# YOUR INSTRUCTIONS
From the Starbucks capstone project README, copy word for word the part that opens with the words containing "This project's main" and closes with "and offers status.".

# PASSAGE TO READ
○ ○ ○ ○

/udacity_capstone_project_starbucks

Repository for Capstone Project on Starbucks

Primary LanguageJupyter Notebook

Table of Contents

  1. Introduction
  2. Contents
  3. Installation
  4. Project Motivation
  5. Project Definition
  6. Project Analysis
  7. Project Conclusions
  8. Observations
  9. Licensing, Authors, and Acknowledgements

Introduction

The work presented here is the capstone project for Udacity's Data Scientist Nanodegree Program. And so, I saw that as an opportunity to put my data scientist skills to the test by tackling a problem that would not just testing my knowledge of the tools used to work with data, but also challenge my capacity to create a method for understanding and dealing with data.

The project consists of an exploratory study on Machine Learning predictive models using Starbucks's data.

An article for this project was written and published on Medium on the following url: https://higorpr.medium.com/an-exploratory-study-on-machine-learning-models-the-starbucks-case-study-660c02a4f2b7

Contents

This project's main folder contains:

  • data (folder): folder containing the data sets provided by Starbucks and where some files assembled throughout the notebook execution are stored;
  • Starbucks_Project_rev_A (Jupyter notebook): notebook holding the code and markdowns for the development process of the predictive model.

The files in the data folder are:

  • portfolio (json file): data set containing information about Starbuck's offers;
  • profile (json file): data set containing information about the customers;
  • transcript (json file): data set containing information about the transactions and offers status.

Installation

In order to run the cells in the notebook, it is necessary to previously install the following packages:

  • matplotlib
  • numpy
  • pandas
  • sklearn
  • seaborn

These packages can be installed by entering the following code on the terminal: "pip install package_name"

Where "package_name" is the package to be installed.

The code should run with no issues using Python versions 3.*.

Project Motivation

Among the themes presented by Udacity, the one that caught my attention was the Starbucks Project. That choice was based on the belief that the project, as presented by Udacity, would be complex enough for me to combine the need I felt for improving my data wrangling skills and my curiosity on the performance of some Machine Learning methods provided by Sklearn's library.

Project Definition

The data set provided to me contained simulated data that mimics customer behavior on the Starbucks mobile app. Once every few days, Starbucks sends out an offer to users of the mobile app. An offer can be merely an advertisement (informational offer) for a drink or an actual offer such as a discount or BOGO (buy one get one free). Some users might not receive any offer during certain weeks.

○ ○ ○ ○

# PROVIDED MATERIAL
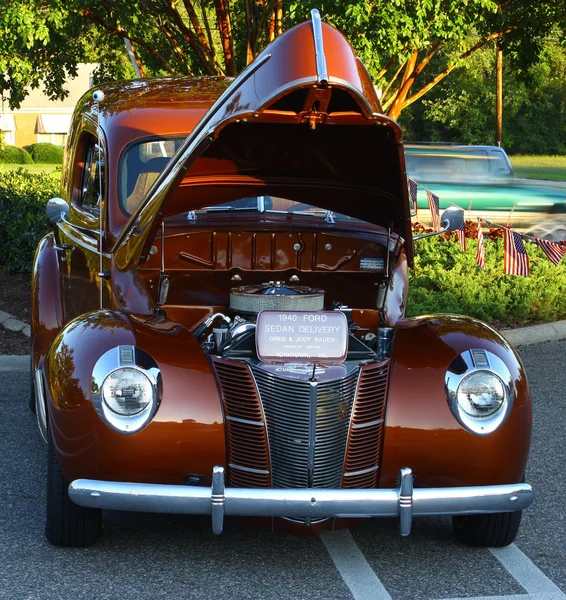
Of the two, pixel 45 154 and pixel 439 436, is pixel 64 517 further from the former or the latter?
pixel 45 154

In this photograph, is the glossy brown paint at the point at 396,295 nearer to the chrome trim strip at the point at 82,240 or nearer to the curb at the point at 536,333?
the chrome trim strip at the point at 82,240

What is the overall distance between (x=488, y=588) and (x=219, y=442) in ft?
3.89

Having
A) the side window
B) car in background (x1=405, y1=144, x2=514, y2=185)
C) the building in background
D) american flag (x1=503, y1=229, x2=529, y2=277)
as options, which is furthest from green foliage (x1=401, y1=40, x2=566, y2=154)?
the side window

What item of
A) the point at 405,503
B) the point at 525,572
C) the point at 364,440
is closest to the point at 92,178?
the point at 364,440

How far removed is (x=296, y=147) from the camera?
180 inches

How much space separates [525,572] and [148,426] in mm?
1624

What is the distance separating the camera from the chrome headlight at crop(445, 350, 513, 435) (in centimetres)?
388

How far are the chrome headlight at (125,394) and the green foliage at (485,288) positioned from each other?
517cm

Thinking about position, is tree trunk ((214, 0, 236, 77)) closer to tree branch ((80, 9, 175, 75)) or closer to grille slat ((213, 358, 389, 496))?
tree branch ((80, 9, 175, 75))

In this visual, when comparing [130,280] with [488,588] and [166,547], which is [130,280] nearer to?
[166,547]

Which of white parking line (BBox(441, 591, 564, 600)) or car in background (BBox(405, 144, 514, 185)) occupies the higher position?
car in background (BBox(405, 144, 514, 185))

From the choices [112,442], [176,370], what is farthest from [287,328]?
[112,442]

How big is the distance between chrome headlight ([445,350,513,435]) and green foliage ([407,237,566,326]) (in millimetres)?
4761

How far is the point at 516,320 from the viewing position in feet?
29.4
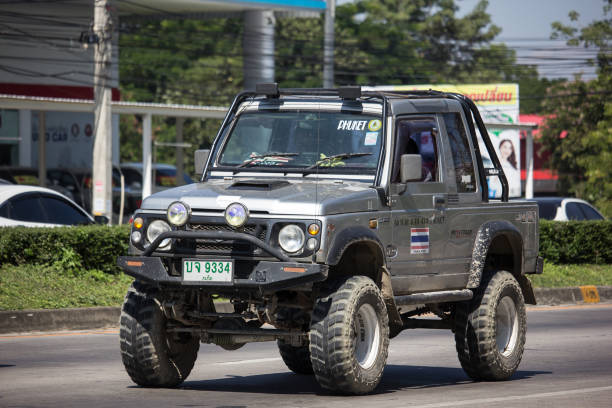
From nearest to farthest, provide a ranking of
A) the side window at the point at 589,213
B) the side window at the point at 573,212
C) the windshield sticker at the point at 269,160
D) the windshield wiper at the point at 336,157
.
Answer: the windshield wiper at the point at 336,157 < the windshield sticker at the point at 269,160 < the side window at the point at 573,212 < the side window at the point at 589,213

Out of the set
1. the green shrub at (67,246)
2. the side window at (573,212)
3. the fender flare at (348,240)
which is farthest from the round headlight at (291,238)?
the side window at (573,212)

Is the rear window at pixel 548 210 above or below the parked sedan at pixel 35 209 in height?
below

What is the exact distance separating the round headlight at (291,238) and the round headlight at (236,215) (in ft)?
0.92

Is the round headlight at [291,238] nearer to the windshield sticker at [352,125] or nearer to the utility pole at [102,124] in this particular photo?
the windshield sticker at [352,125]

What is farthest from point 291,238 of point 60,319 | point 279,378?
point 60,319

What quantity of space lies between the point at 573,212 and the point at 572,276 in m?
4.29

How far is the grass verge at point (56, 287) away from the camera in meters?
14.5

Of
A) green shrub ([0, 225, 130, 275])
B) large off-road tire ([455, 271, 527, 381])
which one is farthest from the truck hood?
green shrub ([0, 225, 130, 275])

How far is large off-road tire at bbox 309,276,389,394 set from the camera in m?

○ ○ ○ ○

# TASK RESPONSE
This project's main folder contains:

  • data (folder): folder containing the data sets provided by Starbucks and where some files assembled throughout the notebook execution are stored;
  • Starbucks_Project_rev_A (Jupyter notebook): notebook holding the code and markdowns for the development process of the predictive model.

The files in the data folder are:

  • portfolio (json file): data set containing information about Starbuck's offers;
  • profile (json file): data set containing information about the customers;
  • transcript (json file): data set containing information about the transactions and offers status.